Open SilvesterYu opened 1 year ago

SilvesterYu commented 1 year ago

Hi! Thank you for your wonderful project! I was trying to train the model on the dataset provided in your README. I used the command:

python train.py --phi 0 --weights ../Linemod_and_Occlusion-001/COCO/efficientdet-d0.h5 linemod ../Linemod_and_Occlusion-001/Linemod_preprocessed/ --object-id 4

I got the result with 0 and nan values:

mAP: 0.0000
ADD: 0.0000
ADD-S: 0.0000
5cm_5degree: 0.0000
TranslationErrorMean_in_mm: nan
TranslationErrorStd_in_mm: nan
RotationErrorMean_in_degree: nan
RotationErrorStd_in_degree: nan
2D-Projection: 0.0000
Summed_Translation_Rotation_Error: nan
ADD(-S): 0.0000
AveragePointDistanceMean_in_mm: nan
AveragePointDistanceStd_in_mm: nan
AverageSymmetricPointDistanceMean_in_mm: nan
AverageSymmetricPointDistanceStd_in_mm: nan
MixedAveragePointDistanceMean_in_mm: nan
MixedAveragePointDistanceStd_in_mm: nan

Epoch 00001: ADD improved from -inf to 0.00000, saving model to checkpoints/20_09_2022_18_04_29/object_4/phi_0_linemod_best_ADD.h5
1790/1790 [==============================] - 1376s 769ms/step - loss: nan - classification_loss: 13689.5068 - regression_loss: nan - transformation_loss: 0.0000e+00

I followed issue #23 and the 2D bounding box is working fine. Am I missing something? I would really appreciate some help.

SilvesterYu commented 1 year ago

Hi, I figured that it is because tensorflow 1.15 requires cuda 10.0 but I am using a different cuda version.
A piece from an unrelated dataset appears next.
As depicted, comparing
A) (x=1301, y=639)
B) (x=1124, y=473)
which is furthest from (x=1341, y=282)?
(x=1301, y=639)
I downgraded to cpu instead and the problem is resolved. The training is much slower though.

Here is what I did:

(1) downgrade to cpu if cuda is not 10.0

pip install tensorflow-cpu==1.15

(2) solve version errors

pip install 'h5py==2.10.0' --force-reinstall
pip install numpy==1.19.5

(3) adding a weight in the argument also helps, according to issue #23. The COCO weights can be downloaded from here: https://drive.google.com/drive/folders/1n3opeOo2ko9GwC9G5_OkVF1sk0NVd3YY, which includes efficientdet-d0.h5 in my command below.


using object id 4 as an example

python3 train.py --phi 0 --weights <path_to_weight>/efficientdet-d0.h5 linemod <path_to_dataset>/Linemod_preprocessed/ --object-id 4

If .decode() errors occur in custom_load_weights.py, comment out the .decode() line and un-comment the line without .decode()

BhavinPrajapti commented 1 year ago

@SilvesterYu Hello, I have win11 i want to run this reporistory but tensorflow 1.15.0 not supported for cuda 11.7. I have windows11 and cuda 10.2 is not available for win11. can you please help me regarding requirements installtion?